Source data
§

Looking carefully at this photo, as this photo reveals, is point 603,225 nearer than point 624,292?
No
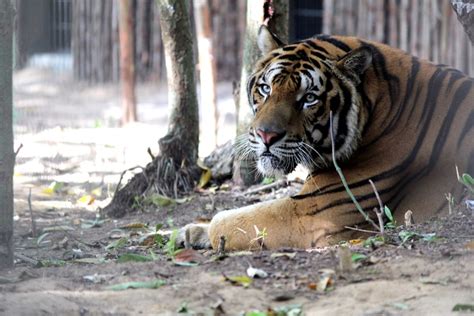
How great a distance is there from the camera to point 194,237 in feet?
17.0

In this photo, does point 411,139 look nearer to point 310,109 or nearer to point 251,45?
point 310,109

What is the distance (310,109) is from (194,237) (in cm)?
98

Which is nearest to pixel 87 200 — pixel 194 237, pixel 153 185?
pixel 153 185

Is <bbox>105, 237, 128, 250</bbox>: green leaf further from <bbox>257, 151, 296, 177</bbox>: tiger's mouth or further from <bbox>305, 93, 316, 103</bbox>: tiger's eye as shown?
<bbox>305, 93, 316, 103</bbox>: tiger's eye

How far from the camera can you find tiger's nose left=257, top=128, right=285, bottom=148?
475cm

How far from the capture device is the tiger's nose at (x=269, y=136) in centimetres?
475

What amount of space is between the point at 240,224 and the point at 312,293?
4.45 ft

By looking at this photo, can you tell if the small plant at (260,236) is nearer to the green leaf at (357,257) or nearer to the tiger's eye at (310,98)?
the tiger's eye at (310,98)

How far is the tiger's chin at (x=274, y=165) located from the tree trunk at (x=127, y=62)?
7.23m

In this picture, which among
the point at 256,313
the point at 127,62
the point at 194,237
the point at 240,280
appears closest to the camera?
the point at 256,313

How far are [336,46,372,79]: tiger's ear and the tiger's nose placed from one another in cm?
53

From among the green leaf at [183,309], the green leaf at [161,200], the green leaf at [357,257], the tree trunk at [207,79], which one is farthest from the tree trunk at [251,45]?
the green leaf at [183,309]

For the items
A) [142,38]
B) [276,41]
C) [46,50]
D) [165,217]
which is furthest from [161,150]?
[46,50]

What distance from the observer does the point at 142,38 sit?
15375 millimetres
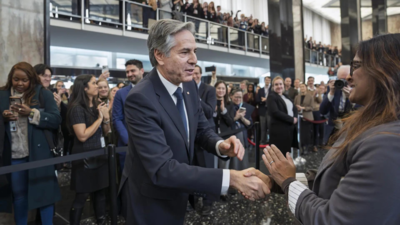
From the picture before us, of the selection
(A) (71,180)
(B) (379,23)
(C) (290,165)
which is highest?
(B) (379,23)

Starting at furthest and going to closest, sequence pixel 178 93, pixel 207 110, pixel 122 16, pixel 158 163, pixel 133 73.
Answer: pixel 122 16
pixel 207 110
pixel 133 73
pixel 178 93
pixel 158 163

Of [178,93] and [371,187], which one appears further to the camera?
[178,93]

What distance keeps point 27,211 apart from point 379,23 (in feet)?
71.2

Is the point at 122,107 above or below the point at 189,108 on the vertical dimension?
above

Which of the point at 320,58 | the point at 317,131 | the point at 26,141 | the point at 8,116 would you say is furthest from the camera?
the point at 320,58

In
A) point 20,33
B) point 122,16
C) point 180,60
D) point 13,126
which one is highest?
point 122,16

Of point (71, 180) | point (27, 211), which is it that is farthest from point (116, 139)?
point (27, 211)

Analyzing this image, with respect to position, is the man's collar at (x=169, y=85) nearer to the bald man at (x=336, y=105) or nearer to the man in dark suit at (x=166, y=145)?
the man in dark suit at (x=166, y=145)

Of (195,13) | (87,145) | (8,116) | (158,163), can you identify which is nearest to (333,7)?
(195,13)

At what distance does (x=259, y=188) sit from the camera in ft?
5.03

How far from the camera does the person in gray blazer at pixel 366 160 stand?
3.06 feet

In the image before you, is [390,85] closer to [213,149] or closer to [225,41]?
[213,149]

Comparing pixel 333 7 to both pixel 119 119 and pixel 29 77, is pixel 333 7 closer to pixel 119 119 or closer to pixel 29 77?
pixel 119 119

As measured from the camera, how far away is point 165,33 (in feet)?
5.24
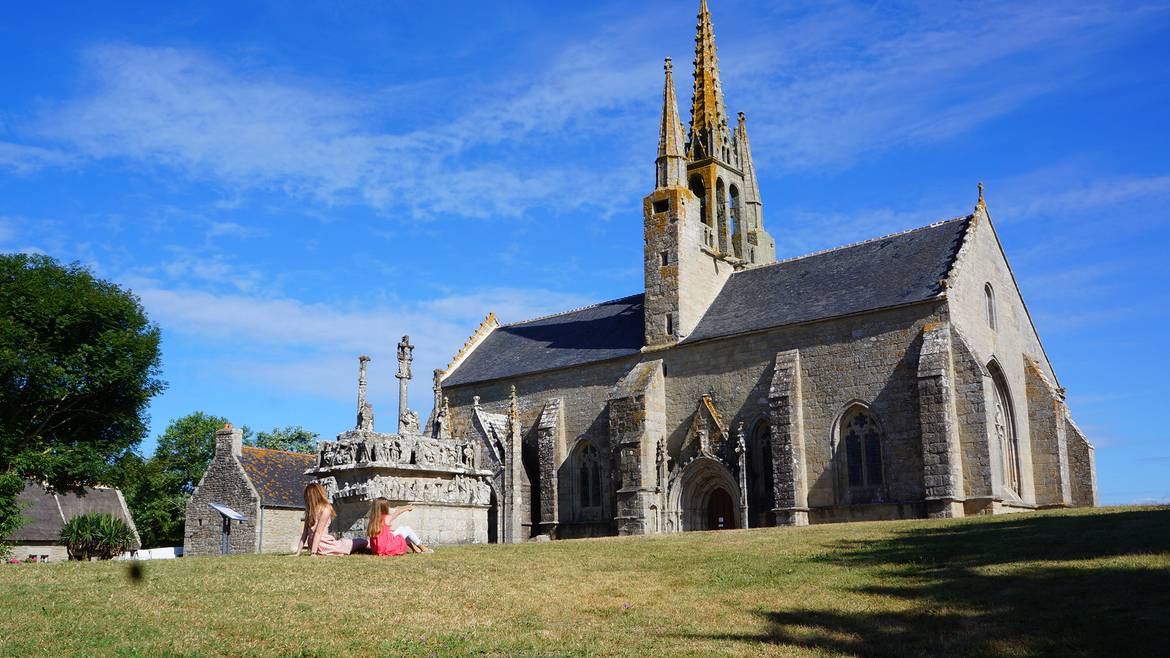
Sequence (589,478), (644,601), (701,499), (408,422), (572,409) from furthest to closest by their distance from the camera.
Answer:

§

» **Work to be completed**: Copy the rows verbatim, from the line containing "Analyzing this image, with" through the last line of the rows. Leave out the pictures.

» **Output below**:
Analyzing this image, with respect to position, is the man's collar at (x=169, y=85) nearer to the bald man at (x=336, y=105) or nearer to the man in dark suit at (x=166, y=145)?
the man in dark suit at (x=166, y=145)

Of (195,13) | (87,145) | (8,116) | (158,163), can you identify which is nearest to (333,7)?
(195,13)

At what distance does (x=259, y=188) sit from the camera in ft?
5.03

How far from the camera does the person in gray blazer at pixel 366 160 stand?
3.06 feet

In the image before you, is [390,85] closer to [213,149] or closer to [225,41]?
[213,149]

Comparing pixel 333 7 to both pixel 119 119 and pixel 29 77, is pixel 333 7 closer to pixel 119 119 or closer to pixel 29 77?
pixel 119 119

As measured from the camera, how far away is point 165,33 (in feet)?
5.24
Sequence (589,478), (644,601), (701,499), (408,422), (572,409) from furthest to closest by their distance from the camera.
Answer:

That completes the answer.